··· Supplied passage ···
Consider a **population** and an **attribute**, where the attribute takes one of two mutually exclusive states and every member of the population is in one of those two states. For example, the attribute might be "over/under 30 years old," "is/isn't a lawyer," "passed/failed a test," and so on. Furthermore, the population will be sampled **without** replacement, meaning that the draws are not independent: each draw affects the next since each draw reduces the size of the population.

Given the size of the population $N$ and the number of people $K$ that have a desired attribute, the hypergeometric distribution measures the probability of drawing exactly $k$ people with the desired attribute over $n$ trials.

For example, if a bag of marbles is known to contain 10 red and 6 blue marbles, the hypergeometric distribution can be used to find the probability that exactly 2 of 3 drawn marbles are red.

## Finding the Hypergeometric Distribution

If the population size is $N$, the number of people with the desired attribute is $K$, and there are $n$ draws, the probability of drawing exactly $k$ people with the desired attribute is

$\text{Pr}(X = k) = f(k; N, K, n) = \frac{\binom{K}{k} \binom{N-K}{n-k}}{\binom{N}{n}}.$

This formula can be derived by selecting $k$ of the $K$ possible successes in $\binom{K}{k}$ ways, then selecting $(n-k)$ of the $(N-K)$ possible failures in $\binom{N-K}{n-k}$, and finally accounting for the total $\binom{N}{n}$ possible $n$-person draws.

A bag of marbles contains 13 red marbles and 8 blue marbles. If five marbles are drawn from the bag, what is the resulting hypergeometric distribution?

Here, the population size is $13+8=21$, there are $13$ objects with the desired attribute (redness), and there are 5 draws. The above formula then applies directly:

$\begin{aligned} \text{Pr}(X = 0) = f(0; 21, 13, 5) = \frac{\binom{13}{0} \binom{8}{5}}{\binom{21}{5}} &\approx .003\\ \text{Pr}(X = 1) = f(1; 21, 13, 5) = \frac{\binom{13}{1} \binom{8}{4}}{\binom{21}{5}} &\approx .045\\ \text{Pr}(X = 2) = f(2; 21, 13, 5) = \frac{\binom{13}{2} \binom{8}{3}}{\binom{21}{5}} &\approx .215\\ \text{Pr}(X = 3) = f(3; 21, 13, 5) = \frac{\binom{13}{3} \binom{8}{2}}{\binom{21}{5}} &\approx .394\\ \text{Pr}(X = 4) = f(4; 21, 13, 5) = \frac{\binom{13}{4} \binom{8}{1}}{\binom{21}{5}} &\approx .281\\ \text{Pr}(X = 5) = f(5; 21, 13, 5) = \frac{\binom{13}{5} \binom{8}{0}}{\binom{21}{5}} &\approx .063.\ _\square \end{aligned}$

This can be represented pictorially:

A gambler shows you a box with 5 white and 2 black marbles in it. All the marbles are identical except for their color. He invites you to draw without replacement 3 marbles from the box while you are blindfolded, and you lose if you draw a black marble.
··· Supplied data ···
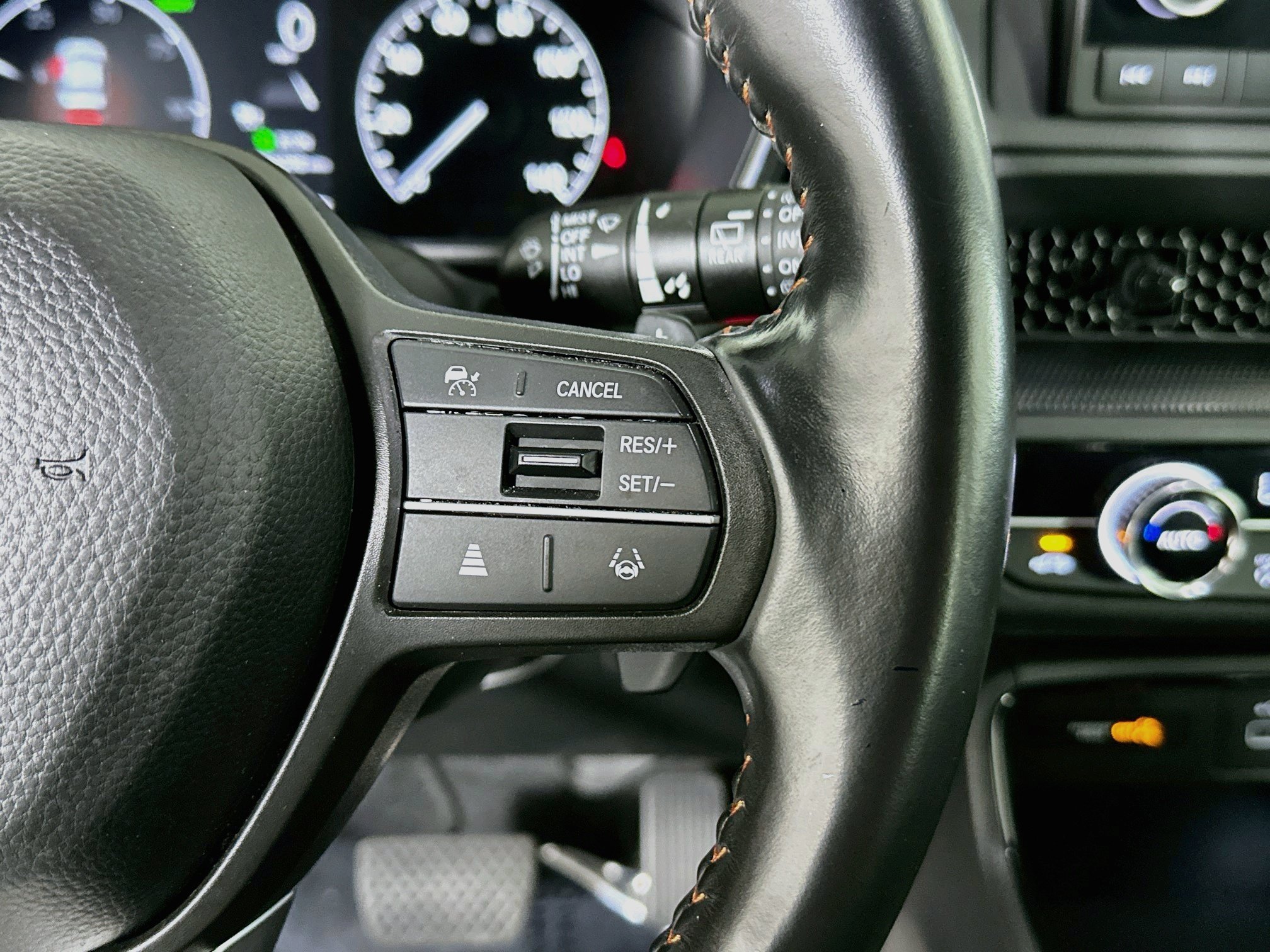 Used 2023 Honda CR-V Sport image 17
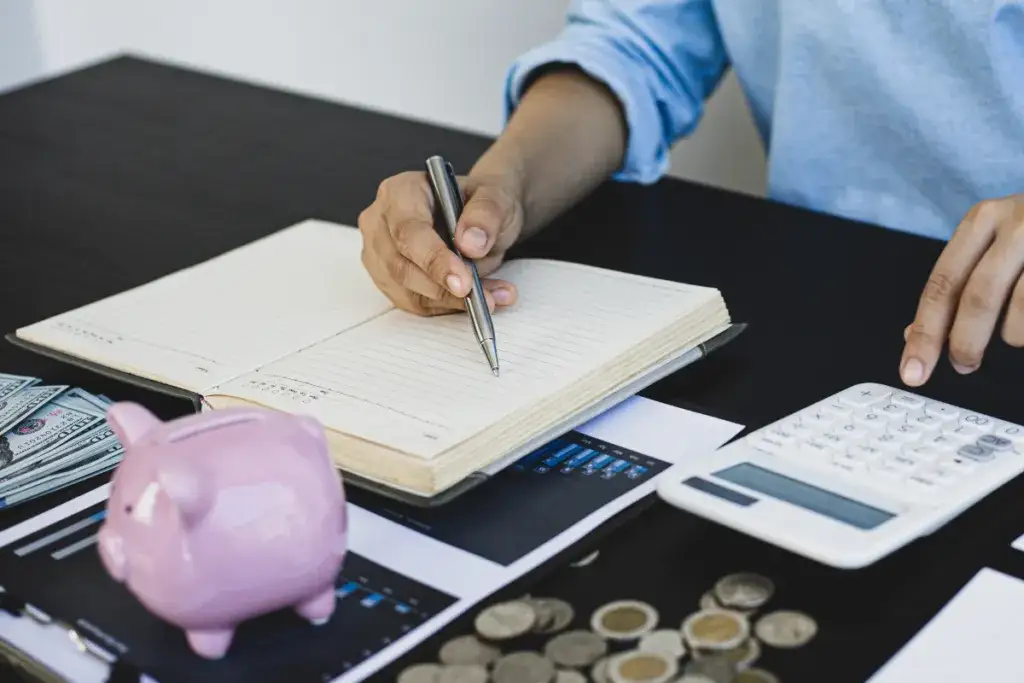 Jak działa chwilówka? Poznaj ryzyka i ukryte koszty pożyczek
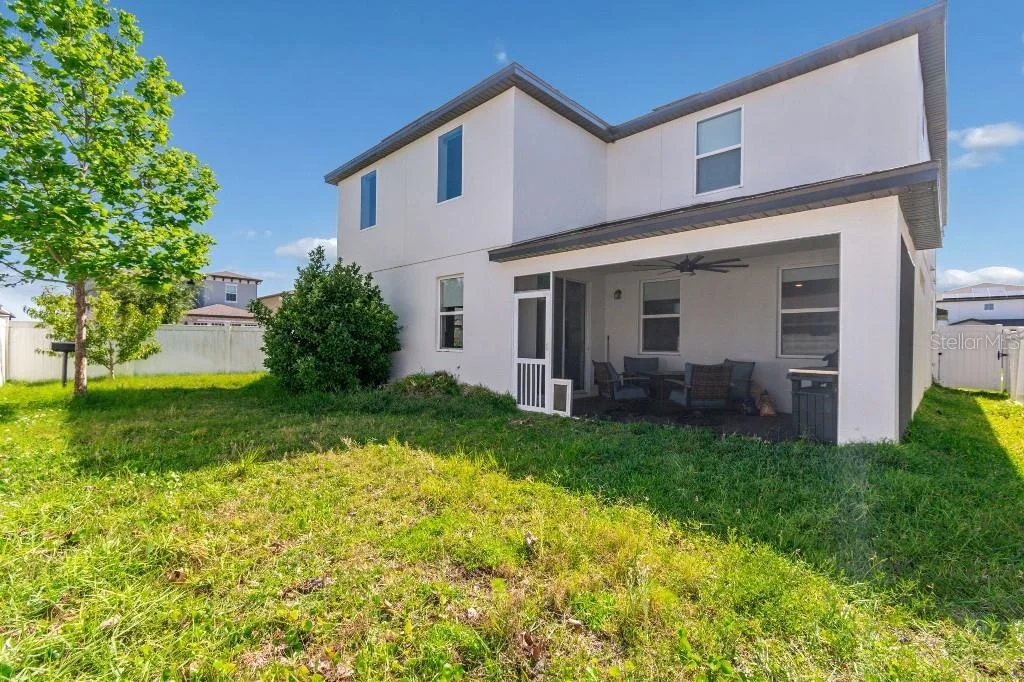 Photo of 1101 LONE PALM WAY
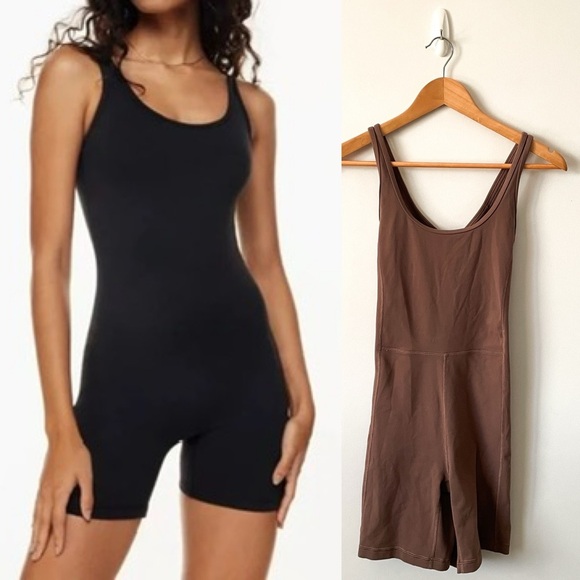 Aritzia TNA Action Surge Romper Cross Back Stretch Romper Brown Size Medium - Picture 1 of 9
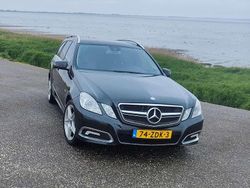 Zwart Gebruikt 2010 Mercedes E200 Stationwagen | € 9.975 (Duur)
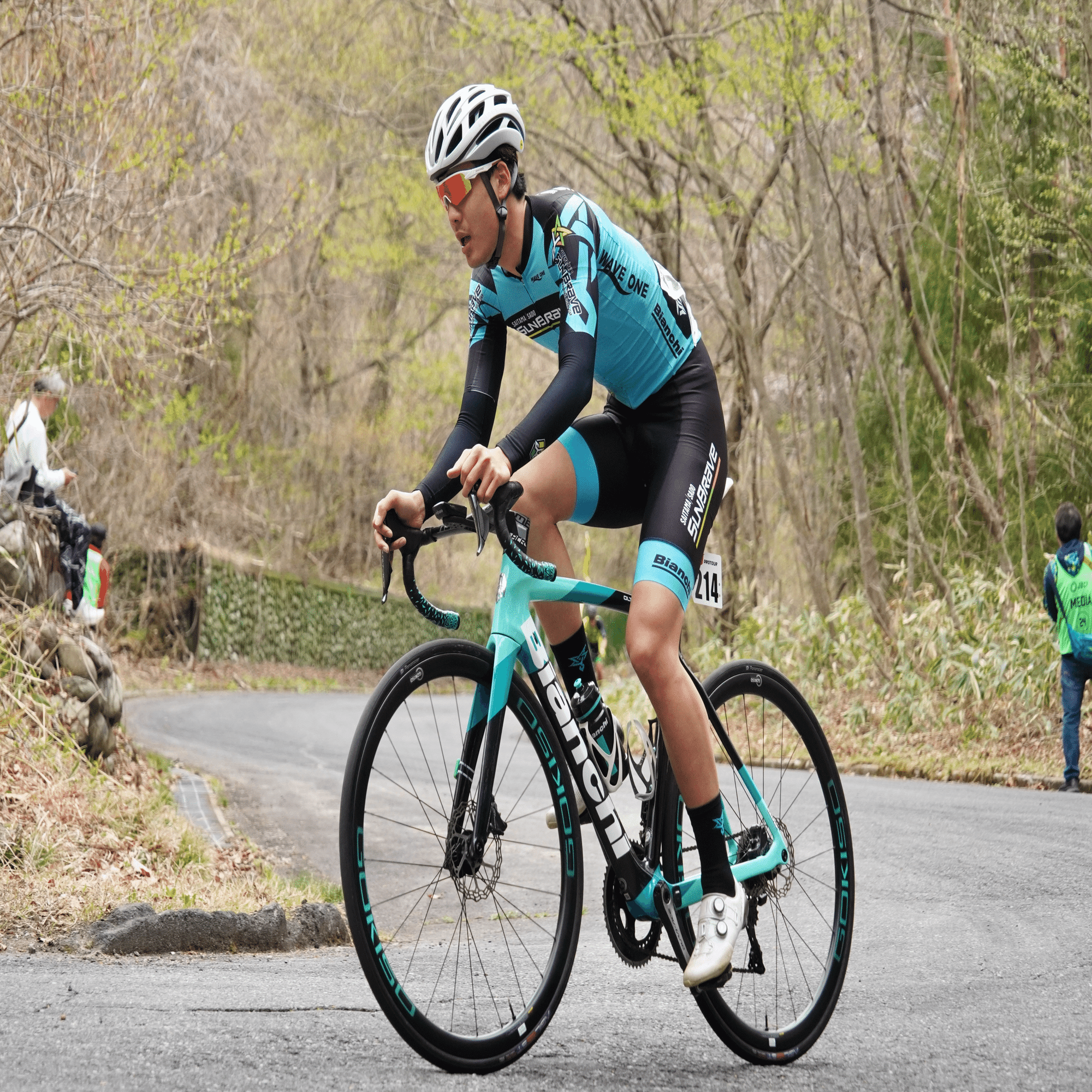 お知らせ】レーサーパンツ受注販売開始！！｜チームユーラシア - iRCタイヤ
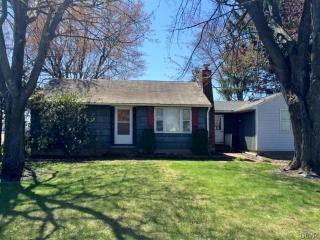 4259 Gradwohl Switch Rd, Easton, PA 18045-8218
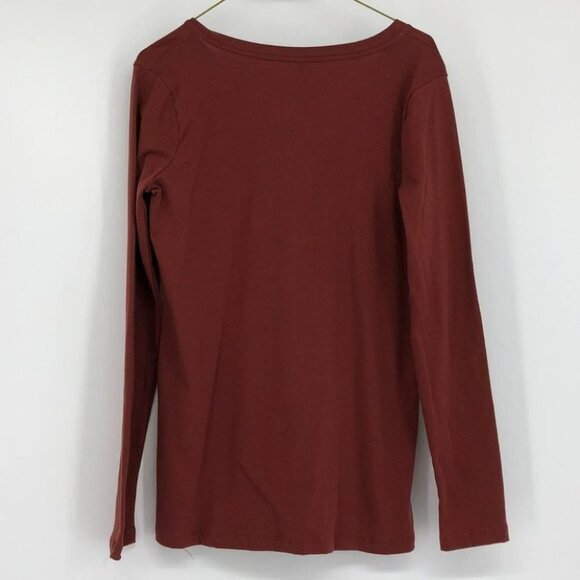 NWT Zeanna Outfitters All Seasons V neck long sleeve tee brick red M - Picture 2 of 13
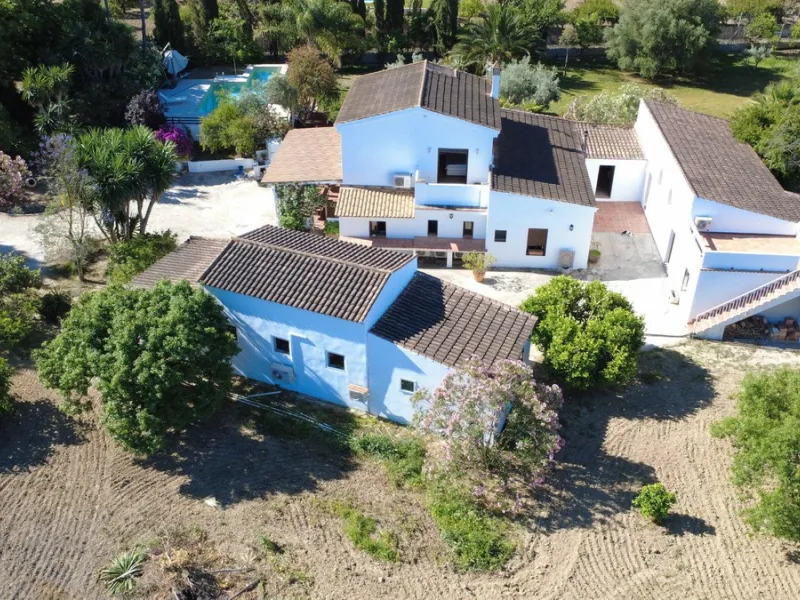 House - Finca - Cortijo в продаже в Alhaurín el Grande, Málaga. В доме 7 спален и 7 ванных комнат. Площадь дома 409 м². Площадь участка 12074 м²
···
§ What this exercise asks:
A: Render the stretch of the records from the first line through the line containing "NWT Zeanna Outfitters" as a JSON list of strings, one string per line, with blank lines omitted. Leave the pictures out of the answer.
B: Extend the passage on the hypergeometric distribution, picking up right after its last sentence.

§ Outputs by task:
A:
[
  " Used 2023 Honda CR-V Sport image 17",
  " Jak działa chwilówka? Poznaj ryzyka i ukryte koszty pożyczek",
  " Photo of 1101 LONE PALM WAY",
  " Aritzia TNA Action Surge Romper Cross Back Stretch Romper Brown Size Medium - Picture 1 of 9",
  " Zwart Gebruikt 2010 Mercedes E200 Stationwagen | € 9.975 (Duur)",
  " お知らせ】レーサーパンツ受注販売開始！！｜チームユーラシア - iRCタイヤ",
  " 4259 Gradwohl Switch Rd, Easton, PA 18045-8218",
  " NWT Zeanna Outfitters All Seasons V neck long sleeve tee brick red M - Picture 2 of 13"
]

B:
If you lose $10 for losing the game, how much should you get paid for winning it for your mathematical expectation to be zero (i.e. to make it a fair game)?

## Properties of the Hypergeometric Distribution

There are several important values that give information about a particular probability distribution. The most important are these:

- The
**mean**, or**expected value**, of a distribution gives useful information about what average one would expect from a large number of repeated trials. - The
**median**of a distribution is another measure of central tendency, useful when the distribution contains**outliers**(i.e. particularly large/small values) that make the mean misleading. - The
**mode**of a distribution is the value that has the highest probability of occurring. - The
**variance**of a distribution measures how "spread out" the data is. Related is the**standard deviation**, the square root of the variance, useful due to being in the same units as the data.

Three of these values—the mean, mode, and variance—are generally calculable for a hypergeometric distribution. The median, however, is not generally determined.

The mean is intuitive, in the same sense that it is for a binomial distribution:

The mean of $f(k; N, K, n)$ is $\frac{nK}{N}.$

The mode is significantly more complex:

The mode of $f(k; N, K, n)$ is $\left\lfloor\frac{(n+1)(K+1)}{N+2}\right\rfloor.$

The variance is even more involved:

The variance of $f(k; N, K, n)$ is $n\frac{K}{N}\frac{N-K}{N}\frac{N-n}{N-1}.$

It is also worth noting that, as expected, the probabilities of each $k$ sum up to 1:

$\sum_{k=0}^{n}f(k; N, K, n) = \sum_{k=0}^{n}\frac{\binom{K}{k} \binom{N-K}{n-k}}{\binom{N}{n}}=1,$

which is a consequence of Vandermonde's identity.

Additionally, the symmetry of the problem gives the following identity:

$\frac{\binom{K}{k}\binom{N-K}{n-k}}{\binom{N}{n}}=\frac{\binom{n}{k}\binom{N-n}{K-k}}{\binom{N}{K}}.$

## Practical Applications

As mentioned in the introduction, card games are excellent illustrations of the hypergeometric distribution's use. Here is an example:

In the game of Texas Hold'em, players are each dealt two private cards, and five community cards are dealt face-up on the table. Each player makes the best 5-card hand they can with their two private cards and the five community cards. What is the probability that a particular player can make a flush of spades (i.e. 5 spades)?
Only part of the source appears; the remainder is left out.